Zu einer Medaille gehören immer zwei Seiten, und so darf man den Anspruch erheben, dass in einer Begründung nicht nur die vermeintlich positive Seite dargestellt wird, um Bedarf in Form von Industrie- und Gewerbeflächen geltend zu machen. 250 Arbeitsplätze fallen in Kronberg weg, 90 in Walldürn. So bleiben von den 250 genannten „umzugswilligen“ Arbeitsplätzen 160. Seit 2012 zählte die Umsetzung der neuen Personalstruktur zu den Kernaufgaben. Um im internationalen Wettbewerb bestehen zu können, wurden bis Mitte 2015 insgesamt 260 Arbeitsplätze abgebaut und so die Belegschaft auf 750 Beschäftigte reduziert (2).

Der Wirtschaftsredakteur der Frankfurter Neue Presse, Panagiotis Koutoumanos, weißt in seinem Artikel „Braun ‚rasiert‘ Kronberg“ darauf hin, dass die Beschäftigten in Walldürn und Marktheidenfeld sich ihre Jobs erkaufen mussten, indem sie künftig ohne Lohnausgleich länger arbeiten (3).

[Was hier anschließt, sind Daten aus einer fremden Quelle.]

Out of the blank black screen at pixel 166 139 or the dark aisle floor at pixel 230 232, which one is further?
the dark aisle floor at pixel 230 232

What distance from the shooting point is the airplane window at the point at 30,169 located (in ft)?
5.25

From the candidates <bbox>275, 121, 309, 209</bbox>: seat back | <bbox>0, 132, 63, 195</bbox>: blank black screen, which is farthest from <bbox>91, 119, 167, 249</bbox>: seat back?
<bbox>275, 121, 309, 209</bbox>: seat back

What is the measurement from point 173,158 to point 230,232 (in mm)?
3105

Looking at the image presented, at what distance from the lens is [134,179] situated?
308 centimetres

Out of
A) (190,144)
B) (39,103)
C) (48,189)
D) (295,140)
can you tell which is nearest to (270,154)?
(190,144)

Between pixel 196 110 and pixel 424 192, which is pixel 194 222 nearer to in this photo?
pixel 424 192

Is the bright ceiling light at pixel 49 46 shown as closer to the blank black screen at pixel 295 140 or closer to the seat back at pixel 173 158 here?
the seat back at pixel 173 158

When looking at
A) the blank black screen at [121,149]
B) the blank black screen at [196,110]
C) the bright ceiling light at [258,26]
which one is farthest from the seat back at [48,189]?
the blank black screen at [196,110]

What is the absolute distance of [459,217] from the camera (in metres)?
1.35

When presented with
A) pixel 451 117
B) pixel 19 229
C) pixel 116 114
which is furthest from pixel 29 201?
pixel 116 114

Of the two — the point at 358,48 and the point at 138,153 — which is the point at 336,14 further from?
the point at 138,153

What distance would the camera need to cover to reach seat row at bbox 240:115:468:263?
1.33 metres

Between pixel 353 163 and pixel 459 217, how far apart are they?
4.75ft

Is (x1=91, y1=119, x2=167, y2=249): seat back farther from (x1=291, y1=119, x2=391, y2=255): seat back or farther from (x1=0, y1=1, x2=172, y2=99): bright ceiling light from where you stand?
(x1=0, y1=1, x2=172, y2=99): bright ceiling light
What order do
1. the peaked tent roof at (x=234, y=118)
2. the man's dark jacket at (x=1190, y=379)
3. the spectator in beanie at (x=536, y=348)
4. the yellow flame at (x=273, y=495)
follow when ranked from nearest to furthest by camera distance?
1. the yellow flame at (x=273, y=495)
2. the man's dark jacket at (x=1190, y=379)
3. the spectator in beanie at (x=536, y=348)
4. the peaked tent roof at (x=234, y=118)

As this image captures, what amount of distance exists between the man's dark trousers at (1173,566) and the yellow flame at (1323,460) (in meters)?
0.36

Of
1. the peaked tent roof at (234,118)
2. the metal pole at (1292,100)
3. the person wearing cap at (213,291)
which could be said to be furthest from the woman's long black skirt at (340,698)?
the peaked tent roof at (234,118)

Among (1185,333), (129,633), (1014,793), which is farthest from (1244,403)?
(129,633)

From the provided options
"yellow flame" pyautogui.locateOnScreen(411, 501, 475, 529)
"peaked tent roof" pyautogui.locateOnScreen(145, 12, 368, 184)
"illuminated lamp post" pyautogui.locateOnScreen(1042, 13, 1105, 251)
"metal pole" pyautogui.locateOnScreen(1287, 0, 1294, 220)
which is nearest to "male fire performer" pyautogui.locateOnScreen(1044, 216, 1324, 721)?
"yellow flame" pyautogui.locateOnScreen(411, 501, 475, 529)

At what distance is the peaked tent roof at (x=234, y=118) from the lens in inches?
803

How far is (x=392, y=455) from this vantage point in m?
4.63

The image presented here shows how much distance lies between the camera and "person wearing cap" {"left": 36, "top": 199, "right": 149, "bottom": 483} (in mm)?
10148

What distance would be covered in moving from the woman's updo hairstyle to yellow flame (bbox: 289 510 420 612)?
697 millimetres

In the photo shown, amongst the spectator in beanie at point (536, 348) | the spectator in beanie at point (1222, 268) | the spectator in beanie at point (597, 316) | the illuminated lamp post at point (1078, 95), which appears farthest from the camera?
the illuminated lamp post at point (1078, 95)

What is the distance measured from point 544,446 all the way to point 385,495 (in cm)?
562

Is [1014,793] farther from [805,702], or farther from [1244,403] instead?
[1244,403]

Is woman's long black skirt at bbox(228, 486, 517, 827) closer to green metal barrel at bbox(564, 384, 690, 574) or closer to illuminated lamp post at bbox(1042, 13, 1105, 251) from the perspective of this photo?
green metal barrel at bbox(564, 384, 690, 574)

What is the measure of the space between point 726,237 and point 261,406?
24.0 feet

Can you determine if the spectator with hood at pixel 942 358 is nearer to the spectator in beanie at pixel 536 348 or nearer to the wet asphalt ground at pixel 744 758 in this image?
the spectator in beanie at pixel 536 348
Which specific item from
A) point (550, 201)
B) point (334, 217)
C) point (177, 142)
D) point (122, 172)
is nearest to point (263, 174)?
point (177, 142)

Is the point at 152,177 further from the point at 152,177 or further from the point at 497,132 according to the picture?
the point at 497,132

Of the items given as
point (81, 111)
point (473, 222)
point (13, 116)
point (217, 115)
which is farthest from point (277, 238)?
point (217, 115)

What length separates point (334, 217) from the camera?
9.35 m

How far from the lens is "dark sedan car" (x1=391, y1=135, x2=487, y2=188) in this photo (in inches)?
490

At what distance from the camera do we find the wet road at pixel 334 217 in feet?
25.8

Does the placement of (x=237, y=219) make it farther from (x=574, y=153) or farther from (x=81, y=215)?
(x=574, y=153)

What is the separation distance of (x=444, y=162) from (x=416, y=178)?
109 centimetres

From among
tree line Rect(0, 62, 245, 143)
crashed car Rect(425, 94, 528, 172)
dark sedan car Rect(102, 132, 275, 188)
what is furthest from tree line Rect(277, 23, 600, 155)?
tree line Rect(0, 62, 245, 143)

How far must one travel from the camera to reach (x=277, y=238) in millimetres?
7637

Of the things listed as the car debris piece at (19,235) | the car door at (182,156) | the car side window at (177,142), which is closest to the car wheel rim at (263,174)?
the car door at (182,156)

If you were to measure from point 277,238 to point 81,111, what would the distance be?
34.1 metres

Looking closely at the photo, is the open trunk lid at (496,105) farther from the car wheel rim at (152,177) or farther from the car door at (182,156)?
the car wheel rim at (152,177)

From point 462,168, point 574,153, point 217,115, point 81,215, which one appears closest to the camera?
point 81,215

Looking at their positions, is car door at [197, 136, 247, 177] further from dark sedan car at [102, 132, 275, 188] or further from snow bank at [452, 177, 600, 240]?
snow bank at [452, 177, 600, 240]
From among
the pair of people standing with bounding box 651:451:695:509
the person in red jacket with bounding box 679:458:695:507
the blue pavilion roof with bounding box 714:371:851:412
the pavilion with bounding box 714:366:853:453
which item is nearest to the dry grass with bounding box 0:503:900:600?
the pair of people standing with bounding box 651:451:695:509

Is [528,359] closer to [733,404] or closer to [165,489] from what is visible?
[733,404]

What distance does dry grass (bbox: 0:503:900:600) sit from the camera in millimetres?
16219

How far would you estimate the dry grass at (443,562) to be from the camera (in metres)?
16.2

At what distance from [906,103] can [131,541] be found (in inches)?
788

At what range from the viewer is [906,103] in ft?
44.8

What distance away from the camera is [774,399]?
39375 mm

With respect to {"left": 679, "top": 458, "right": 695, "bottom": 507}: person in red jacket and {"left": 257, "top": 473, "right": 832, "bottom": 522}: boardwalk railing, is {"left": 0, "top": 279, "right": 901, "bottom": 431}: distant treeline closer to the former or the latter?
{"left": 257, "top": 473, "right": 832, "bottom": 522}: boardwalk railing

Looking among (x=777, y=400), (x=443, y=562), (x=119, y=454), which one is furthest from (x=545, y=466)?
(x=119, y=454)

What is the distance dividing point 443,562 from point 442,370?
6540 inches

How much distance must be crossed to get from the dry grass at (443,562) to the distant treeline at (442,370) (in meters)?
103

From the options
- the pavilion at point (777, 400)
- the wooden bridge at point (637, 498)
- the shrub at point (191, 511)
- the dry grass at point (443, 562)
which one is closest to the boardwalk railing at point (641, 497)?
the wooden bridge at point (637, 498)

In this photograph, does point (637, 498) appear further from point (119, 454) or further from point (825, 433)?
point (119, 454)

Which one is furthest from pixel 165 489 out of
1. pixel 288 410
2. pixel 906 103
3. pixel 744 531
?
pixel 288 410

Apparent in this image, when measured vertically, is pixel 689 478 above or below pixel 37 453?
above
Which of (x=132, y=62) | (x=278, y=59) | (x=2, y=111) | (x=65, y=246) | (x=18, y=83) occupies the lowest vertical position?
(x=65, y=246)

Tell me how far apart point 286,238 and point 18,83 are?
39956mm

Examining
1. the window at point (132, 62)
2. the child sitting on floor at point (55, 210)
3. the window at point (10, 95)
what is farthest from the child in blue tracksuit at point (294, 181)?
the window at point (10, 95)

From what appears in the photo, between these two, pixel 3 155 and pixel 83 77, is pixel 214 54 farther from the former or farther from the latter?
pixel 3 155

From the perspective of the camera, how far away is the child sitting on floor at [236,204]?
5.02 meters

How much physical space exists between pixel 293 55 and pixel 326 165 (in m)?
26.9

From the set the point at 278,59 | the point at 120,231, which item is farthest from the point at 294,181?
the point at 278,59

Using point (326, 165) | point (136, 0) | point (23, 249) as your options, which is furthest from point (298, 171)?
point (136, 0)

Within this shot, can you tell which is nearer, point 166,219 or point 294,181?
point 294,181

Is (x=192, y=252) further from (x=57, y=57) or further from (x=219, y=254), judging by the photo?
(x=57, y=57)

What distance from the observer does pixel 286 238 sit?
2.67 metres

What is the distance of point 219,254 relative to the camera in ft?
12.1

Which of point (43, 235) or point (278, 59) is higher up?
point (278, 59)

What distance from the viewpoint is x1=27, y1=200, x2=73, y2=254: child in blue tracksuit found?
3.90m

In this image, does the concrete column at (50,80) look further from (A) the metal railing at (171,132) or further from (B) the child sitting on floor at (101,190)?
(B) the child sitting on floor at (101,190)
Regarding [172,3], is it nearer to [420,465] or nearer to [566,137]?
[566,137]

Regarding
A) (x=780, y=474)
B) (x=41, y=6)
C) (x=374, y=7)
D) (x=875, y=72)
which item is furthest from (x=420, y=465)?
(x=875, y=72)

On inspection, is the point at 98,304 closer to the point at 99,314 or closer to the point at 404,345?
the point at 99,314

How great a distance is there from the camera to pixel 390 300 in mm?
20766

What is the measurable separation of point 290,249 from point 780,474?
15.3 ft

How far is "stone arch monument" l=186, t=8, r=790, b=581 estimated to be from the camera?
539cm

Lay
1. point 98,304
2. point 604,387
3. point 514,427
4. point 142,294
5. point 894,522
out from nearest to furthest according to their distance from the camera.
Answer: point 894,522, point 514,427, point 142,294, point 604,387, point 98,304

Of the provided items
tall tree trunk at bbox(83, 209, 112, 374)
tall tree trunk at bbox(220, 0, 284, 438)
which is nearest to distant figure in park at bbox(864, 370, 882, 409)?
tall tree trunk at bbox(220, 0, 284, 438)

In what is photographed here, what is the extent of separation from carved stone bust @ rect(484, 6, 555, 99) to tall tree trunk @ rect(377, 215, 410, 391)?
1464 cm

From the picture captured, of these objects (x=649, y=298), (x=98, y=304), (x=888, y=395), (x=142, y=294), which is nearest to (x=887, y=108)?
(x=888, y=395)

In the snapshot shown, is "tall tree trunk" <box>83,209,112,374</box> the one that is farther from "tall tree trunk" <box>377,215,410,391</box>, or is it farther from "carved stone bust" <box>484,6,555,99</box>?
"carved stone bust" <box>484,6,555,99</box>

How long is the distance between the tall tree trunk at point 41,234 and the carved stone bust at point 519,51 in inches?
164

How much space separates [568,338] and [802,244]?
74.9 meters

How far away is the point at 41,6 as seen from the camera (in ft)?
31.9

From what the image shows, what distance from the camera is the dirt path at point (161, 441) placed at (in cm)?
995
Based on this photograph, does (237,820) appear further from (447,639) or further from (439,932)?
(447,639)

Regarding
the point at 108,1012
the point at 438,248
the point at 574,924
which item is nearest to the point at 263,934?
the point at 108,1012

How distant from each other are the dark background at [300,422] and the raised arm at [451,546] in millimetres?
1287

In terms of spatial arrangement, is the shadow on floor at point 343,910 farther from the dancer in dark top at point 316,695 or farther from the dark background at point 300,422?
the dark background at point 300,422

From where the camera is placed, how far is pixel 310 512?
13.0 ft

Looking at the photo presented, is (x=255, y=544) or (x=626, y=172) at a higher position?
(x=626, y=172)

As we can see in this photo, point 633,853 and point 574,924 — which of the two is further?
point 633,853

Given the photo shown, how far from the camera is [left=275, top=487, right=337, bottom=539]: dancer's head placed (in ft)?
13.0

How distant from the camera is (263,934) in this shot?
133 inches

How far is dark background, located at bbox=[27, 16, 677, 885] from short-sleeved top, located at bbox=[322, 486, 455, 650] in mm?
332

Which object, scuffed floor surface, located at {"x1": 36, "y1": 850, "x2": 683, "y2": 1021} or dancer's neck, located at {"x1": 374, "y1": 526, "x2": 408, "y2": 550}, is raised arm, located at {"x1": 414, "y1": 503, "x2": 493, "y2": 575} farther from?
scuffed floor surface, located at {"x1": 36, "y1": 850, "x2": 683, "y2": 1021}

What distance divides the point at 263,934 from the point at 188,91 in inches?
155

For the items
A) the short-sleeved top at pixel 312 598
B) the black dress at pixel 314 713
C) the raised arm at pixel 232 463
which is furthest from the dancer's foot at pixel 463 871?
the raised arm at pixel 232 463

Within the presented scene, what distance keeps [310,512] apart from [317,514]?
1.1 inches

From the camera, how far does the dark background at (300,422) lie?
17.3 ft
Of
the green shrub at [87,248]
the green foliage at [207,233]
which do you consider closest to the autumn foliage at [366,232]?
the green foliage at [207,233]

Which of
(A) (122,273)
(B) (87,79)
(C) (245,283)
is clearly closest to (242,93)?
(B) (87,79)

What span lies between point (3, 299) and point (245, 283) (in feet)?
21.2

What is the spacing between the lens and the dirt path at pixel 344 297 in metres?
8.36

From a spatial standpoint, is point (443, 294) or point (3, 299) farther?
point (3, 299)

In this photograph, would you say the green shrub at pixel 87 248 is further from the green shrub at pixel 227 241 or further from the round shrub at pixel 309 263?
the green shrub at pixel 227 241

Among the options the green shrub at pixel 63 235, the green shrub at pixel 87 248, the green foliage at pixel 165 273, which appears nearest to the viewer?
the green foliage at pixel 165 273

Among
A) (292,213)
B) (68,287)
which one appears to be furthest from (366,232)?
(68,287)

Wie verhält es sich mit den Gewerbesteuereinnahmen? Wie mit den Erschließungskosten und Regenrückhaltebecken für das Industrie- und Gewerbegebiet? Die zu erwartenden Kosten für die Stadt Walldürn werden bislang nicht thematisiert. Es sei daran erinnert, dass sich die Kosten für die Sanierung der Straße Im Barnholz (jetzt Braun-Straße) – als neue Zufahrt für das Unternehmen P&G – auf mehr als 1,5 Mio EURO beliefen (4).

In der Begründung wird auch darauf verwiesen, dass Zuliefererfirmen von P&G die Möglichkeit zur Ansiedlung erhalten sollen. Konkret werden Betriebe genannt, welche in Kronberg ihren Firmensitz haben. Warum benennt man nicht diese Betriebe, damit alle Beteiligten im Verfahren die Chance der Nachvollziehbarkeit erhalten? Uns stellt sich die Frage, welche Zulieferbetriebe sich heute noch von einem einzigen Abnehmerbetrieb abhängig machen? Das ist wenig realistisch und wenn doch, dann besteht die Möglichkeit der Ansiedlung im VIP. Eine unmittelbare räumliche Nähe halten wir angesichts logistischer Strukturen für nicht notwendig.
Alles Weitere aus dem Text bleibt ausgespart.